=== Input data ===
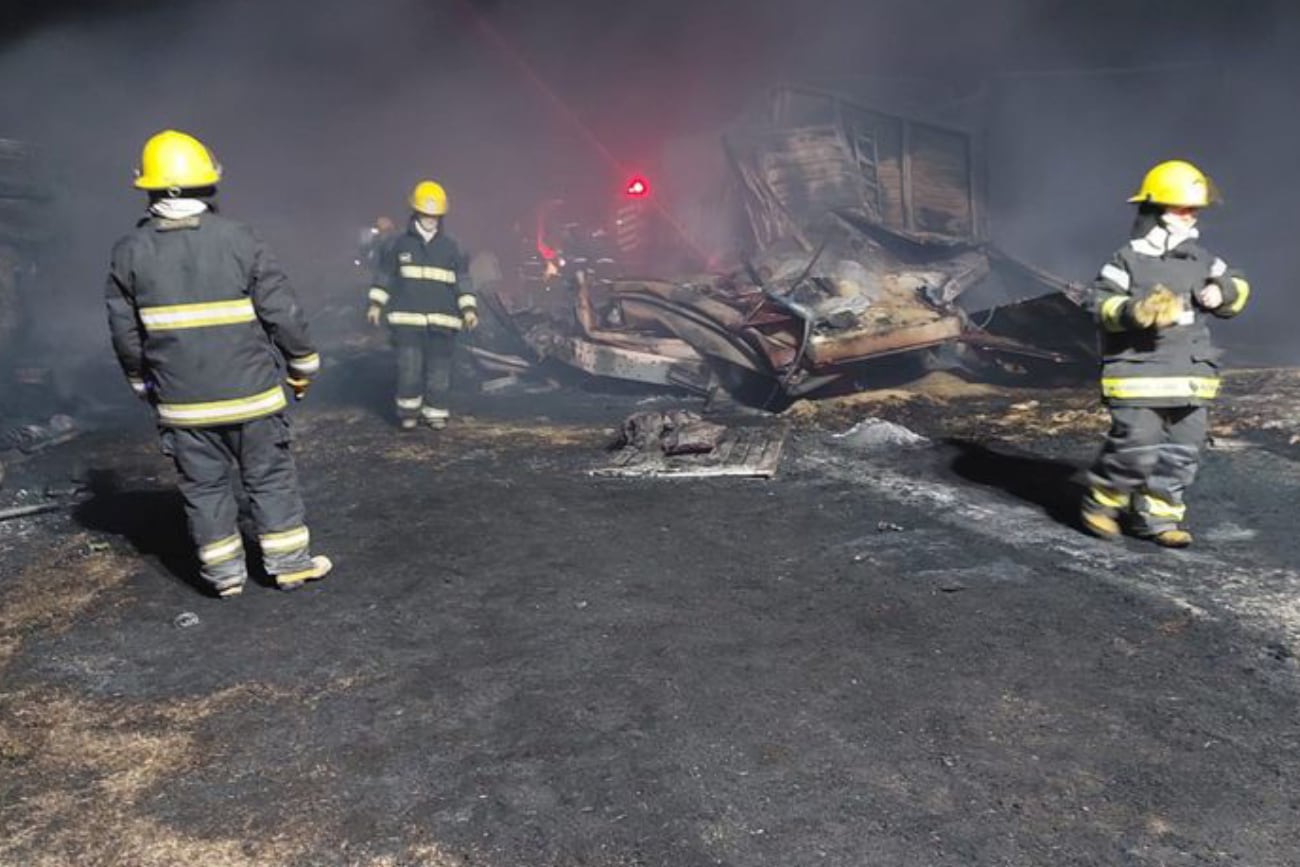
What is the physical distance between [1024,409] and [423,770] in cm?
551

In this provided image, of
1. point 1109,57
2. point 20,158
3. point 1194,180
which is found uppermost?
point 1109,57

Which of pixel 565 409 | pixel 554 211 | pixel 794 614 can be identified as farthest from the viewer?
pixel 554 211

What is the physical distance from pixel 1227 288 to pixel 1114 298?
47 cm

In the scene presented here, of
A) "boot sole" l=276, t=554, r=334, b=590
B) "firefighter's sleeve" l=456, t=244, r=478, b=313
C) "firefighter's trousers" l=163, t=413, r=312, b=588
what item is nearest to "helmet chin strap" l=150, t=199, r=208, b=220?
"firefighter's trousers" l=163, t=413, r=312, b=588

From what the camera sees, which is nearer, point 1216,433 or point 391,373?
point 1216,433

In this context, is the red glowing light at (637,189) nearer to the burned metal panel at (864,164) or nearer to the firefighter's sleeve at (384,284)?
the burned metal panel at (864,164)

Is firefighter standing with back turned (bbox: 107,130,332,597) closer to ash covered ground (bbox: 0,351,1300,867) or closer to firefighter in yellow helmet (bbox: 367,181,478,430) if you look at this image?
ash covered ground (bbox: 0,351,1300,867)

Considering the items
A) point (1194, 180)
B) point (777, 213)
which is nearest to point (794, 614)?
point (1194, 180)

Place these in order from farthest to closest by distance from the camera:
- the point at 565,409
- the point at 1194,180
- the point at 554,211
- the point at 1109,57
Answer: the point at 1109,57 < the point at 554,211 < the point at 565,409 < the point at 1194,180

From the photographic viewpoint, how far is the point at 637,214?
13.3 m

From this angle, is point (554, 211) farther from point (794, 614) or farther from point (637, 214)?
point (794, 614)

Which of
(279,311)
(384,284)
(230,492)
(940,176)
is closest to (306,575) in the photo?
(230,492)

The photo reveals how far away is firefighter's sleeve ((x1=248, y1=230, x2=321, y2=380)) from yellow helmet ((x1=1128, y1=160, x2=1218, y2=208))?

=== Direction ===
Copy the full listing above word for word, leaving out the pictures.

=== Solution for this problem ===
What is the physical distance between [1024,409] and [423,770] in cm?
551

In this provided image, of
1. point 1109,57
2. point 20,158
3. point 1194,180
which is found uppermost?
point 1109,57

Which of pixel 565 409 | pixel 554 211 | pixel 794 614 can be identified as farthest from the viewer?
pixel 554 211

What is the physical distance from pixel 1227 288 to pixel 1114 298?
47 cm

In the scene presented here, of
A) "boot sole" l=276, t=554, r=334, b=590
B) "firefighter's sleeve" l=456, t=244, r=478, b=313
C) "firefighter's trousers" l=163, t=413, r=312, b=588
what item is nearest to "helmet chin strap" l=150, t=199, r=208, b=220?
"firefighter's trousers" l=163, t=413, r=312, b=588

From what the camera sees, which is nearer, point 1216,433 or point 391,373?
point 1216,433

In this context, is the red glowing light at (637,189) nearer to the burned metal panel at (864,164) or nearer to the firefighter's sleeve at (384,284)?
the burned metal panel at (864,164)

Is firefighter standing with back turned (bbox: 107,130,332,597) closer to ash covered ground (bbox: 0,351,1300,867) or closer to firefighter in yellow helmet (bbox: 367,181,478,430) if you look at this image?
ash covered ground (bbox: 0,351,1300,867)

Considering the items
A) point (1194, 180)
B) point (777, 213)
which is nearest to point (794, 614)?
point (1194, 180)

Place these in order from farthest to closest by distance from the camera:
- the point at 565,409
- the point at 1194,180
- the point at 554,211
- the point at 1109,57
Answer: the point at 1109,57 < the point at 554,211 < the point at 565,409 < the point at 1194,180

From the photographic viewpoint, how far is the point at 637,214?
13.3 m

From this angle, is point (554, 211) farther from point (794, 614) or farther from point (637, 214)?
point (794, 614)

Which of
(279,311)
(384,284)
(230,492)
(940,176)
is closest to (306,575) in the photo?
(230,492)

The photo reveals how far away is firefighter's sleeve ((x1=248, y1=230, x2=321, y2=380)) from yellow helmet ((x1=1128, y1=160, x2=1218, y2=208))?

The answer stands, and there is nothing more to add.